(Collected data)
════════════════════
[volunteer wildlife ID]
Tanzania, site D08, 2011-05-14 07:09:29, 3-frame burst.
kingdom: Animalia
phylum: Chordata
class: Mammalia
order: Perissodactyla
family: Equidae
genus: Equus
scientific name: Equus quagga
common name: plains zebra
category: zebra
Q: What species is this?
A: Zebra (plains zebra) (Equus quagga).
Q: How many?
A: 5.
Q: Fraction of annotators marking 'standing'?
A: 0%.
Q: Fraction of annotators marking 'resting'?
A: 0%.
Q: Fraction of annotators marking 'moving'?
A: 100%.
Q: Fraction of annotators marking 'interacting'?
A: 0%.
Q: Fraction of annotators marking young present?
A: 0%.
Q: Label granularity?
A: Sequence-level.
════════════════════
Task prompt →
Would you copy the data exactly as shown above?

Response for this exercise →
[volunteer wildlife ID]
Tanzania, site D08, 2011-05-14 07:09:29, 3-frame burst.
kingdom: Animalia
phylum: Chordata
class: Mammalia
order: Perissodactyla
family: Equidae
genus: Equus
scientific name: Equus quagga
common name: plains zebra
category: zebra
Q: What species is this?
A: Zebra (plains zebra) (Equus quagga).
Q: How many?
A: 5.
Q: Fraction of annotators marking 'standing'?
A: 0%.
Q: Fraction of annotators marking 'resting'?
A: 0%.
Q: Fraction of annotators marking 'moving'?
A: 100%.
Q: Fraction of annotators marking 'interacting'?
A: 0%.
Q: Fraction of annotators marking young present?
A: 0%.
Q: Label granularity?
A: Sequence-level.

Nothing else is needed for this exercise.